According to him, at the outbreak of the civil war in 1967, he joined other young men of his age to fight on the Biafran side.

He belonged to the 54th Brigade, stationed at Otuocha, in the northern part of Anambra State and had risen to the rank of a staff sergeant. In those days, he recalled that they would be sent as part of a team to scout for the army, and that was probably where he honed his ferrying skills.

'The war made me sharp. You are trained to sense danger a kilometer away. Even though many of my skills are now rusty, it has helped me save countless lives, a countless time on this road,' he said.

Asked why he still dons army fatigues 40 years after the war, he retorted: 'Can't you see I enjoy this uniform, because of it, those who would not ordinarily stop when I want to cross children, will do so out of curiosity'. Of course, it was this uniform that stamped his nickname, Old soldier.

Two natives of Nnewi, Nnanyelu Dike and Bro Edwin Okekenwa, said they have seen Okeke as long as they can remember at that Eme-Court road junction even as there are some who claimed that he has been rendering the service for over 20 years.

Chidinma, a Primary Four pupil, believed that Okeke lives on the road.

My challenges
'Oh! They've been too numerous to mention'. He recalled several incidents that happened that made the police want to see him back at his security post at Model Primary School. However, some policemen reportedly tried to edge him out of his post in order to enjoy juicy tips from motorists, who admired the way he worked and were sympathetic to his plight.

Sadly, Okeke about three years ago had an accident as a car whose driver could not control his brakes, hit him, thus disfiguring him. If not for the assistance of passersby and other motorists, he would have bled to death, some people said.

============================================================

Your goal: Please continue the account of Okeke, the former Biafran staff sergeant who helps children cross at the Eme-Court road junction, picking up right after its last sentence about his accident.

Supplied information:
============================================================

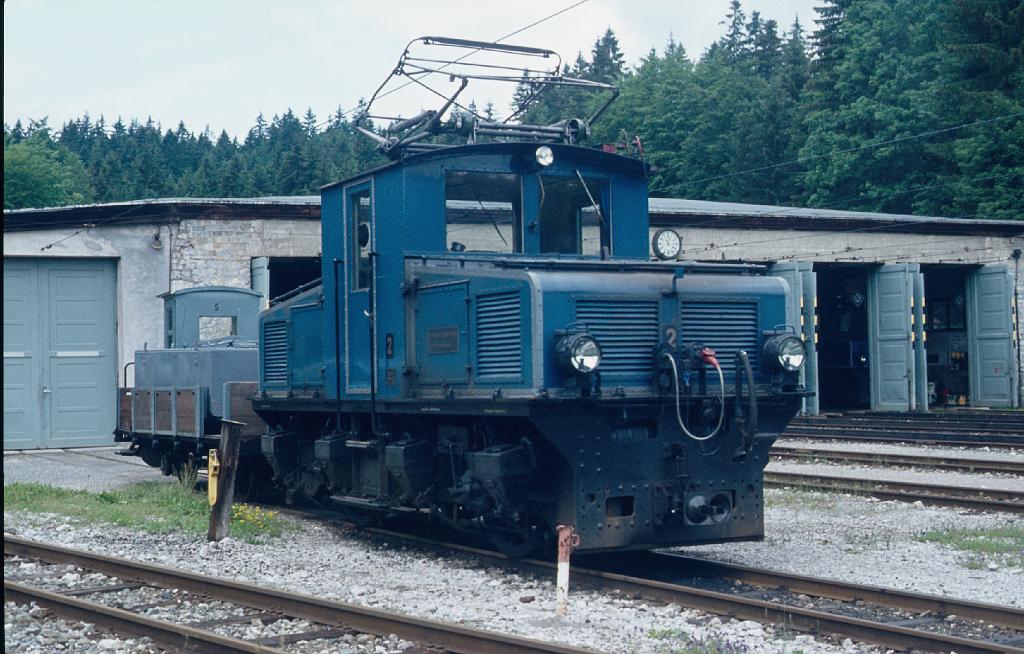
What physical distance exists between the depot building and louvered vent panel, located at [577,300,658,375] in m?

============================================================

Task answer:
My family
Although Okeke has denied himself several pleasures to ensure that his family of 13 feed properly and go to school, life has not been kind to this humanitarian.

And with two of his children dying some years back, he was left with nine, ranging from 10 to 25 years.

'My eldest son decided to learn how to sell shoes after his secondary school because there was no money to train him. So, did his two immediate younger ones, who felt they will help out their younger siblings, if they went into business,' he said.

Okeke who also claimed to be kerosene merchant not so long ago had to reluctantly pass on the business to his wife after the business consistently showed signs of dying.

Now, he is appealing to good spirited Nigerians to come to his aid as the paltry N3,000 the Parents Teachers Association of the school he is helping pays him and the meager salary he gets from the same school as a security man can hardly carry him for one week.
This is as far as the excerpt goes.